RUSH PRUDENTIAL HMO, INC. v. MORAN

Thomas, J., dissenting

For the reasons noted by the Court, independent review provisions may sound very appealing. Efforts to expand the variety of remedies available to aggrieved beneficiaries beyond those set forth in ERISA are obviously designed to increase the chances that patients will be able to receive treatments they desire, and most of us are naturally sympathetic to those suffering from illness who seek further options. Nevertheless, the Court would do well to remember that no employer is required to provide any health benefit plan under ERISA and that the entire advent of managed care, and the genesis of HMOs, stemmed from spiraling health costs. To the extent that independent review provisions such as § 4-10 make it more likely that HMOs will have to subsidize beneficiaries' treatments of choice, they undermine the ability of HMOs to control costs, which, in turn, undermines the ability of employers to provide health care coverage for employees.

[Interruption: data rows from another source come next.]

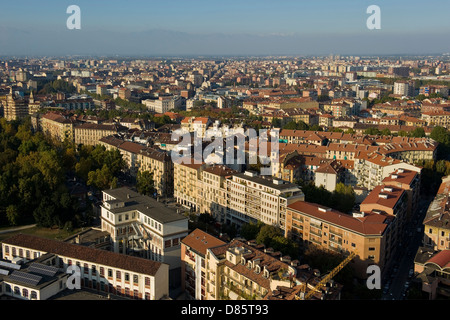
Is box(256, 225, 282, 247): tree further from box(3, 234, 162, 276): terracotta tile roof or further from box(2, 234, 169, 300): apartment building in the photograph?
box(3, 234, 162, 276): terracotta tile roof

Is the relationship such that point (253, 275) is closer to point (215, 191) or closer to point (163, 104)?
point (215, 191)

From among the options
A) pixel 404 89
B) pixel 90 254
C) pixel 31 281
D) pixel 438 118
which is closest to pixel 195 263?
pixel 90 254

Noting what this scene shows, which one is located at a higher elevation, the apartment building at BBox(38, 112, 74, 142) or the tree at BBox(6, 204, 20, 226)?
the apartment building at BBox(38, 112, 74, 142)

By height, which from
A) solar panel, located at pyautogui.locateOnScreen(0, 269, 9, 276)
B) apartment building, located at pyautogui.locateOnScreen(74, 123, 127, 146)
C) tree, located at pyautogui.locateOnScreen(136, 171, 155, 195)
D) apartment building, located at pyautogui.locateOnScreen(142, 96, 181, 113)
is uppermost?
apartment building, located at pyautogui.locateOnScreen(142, 96, 181, 113)

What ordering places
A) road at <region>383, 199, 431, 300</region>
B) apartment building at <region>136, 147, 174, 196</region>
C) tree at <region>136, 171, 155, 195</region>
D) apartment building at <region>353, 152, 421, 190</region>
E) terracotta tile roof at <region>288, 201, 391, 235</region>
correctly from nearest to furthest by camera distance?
1. road at <region>383, 199, 431, 300</region>
2. terracotta tile roof at <region>288, 201, 391, 235</region>
3. tree at <region>136, 171, 155, 195</region>
4. apartment building at <region>353, 152, 421, 190</region>
5. apartment building at <region>136, 147, 174, 196</region>

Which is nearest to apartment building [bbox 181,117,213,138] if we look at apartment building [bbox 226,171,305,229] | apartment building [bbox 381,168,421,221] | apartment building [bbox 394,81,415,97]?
apartment building [bbox 226,171,305,229]

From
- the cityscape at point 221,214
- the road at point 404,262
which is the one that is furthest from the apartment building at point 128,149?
the road at point 404,262
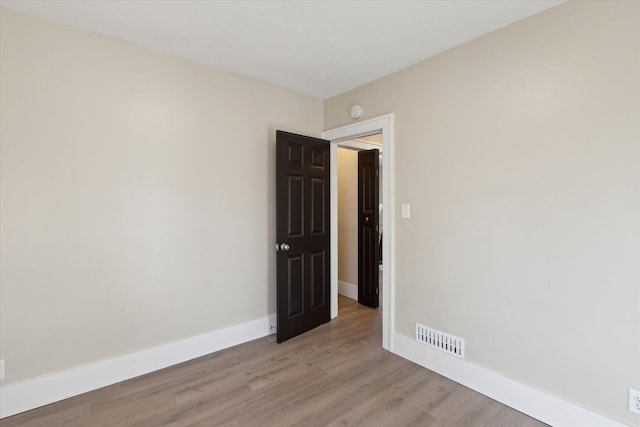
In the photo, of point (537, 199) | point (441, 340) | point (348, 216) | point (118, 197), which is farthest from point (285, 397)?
point (348, 216)

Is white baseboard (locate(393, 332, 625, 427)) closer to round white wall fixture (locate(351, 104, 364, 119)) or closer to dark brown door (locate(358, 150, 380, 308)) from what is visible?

As a consequence, independent review provisions could create a disincentive to the formation of employee health benefit plans, a problem that Congress addressed by making ERISA's remedial scheme exclusive and uniform. While it may well be the case that the advantages of allowing States to implement independent review requirements as a supplement to the remedies currently provided under ERISA outweigh this drawback, this is a judgment that, pursuant to ERISA, must be made by Congress. I respectfully dissent.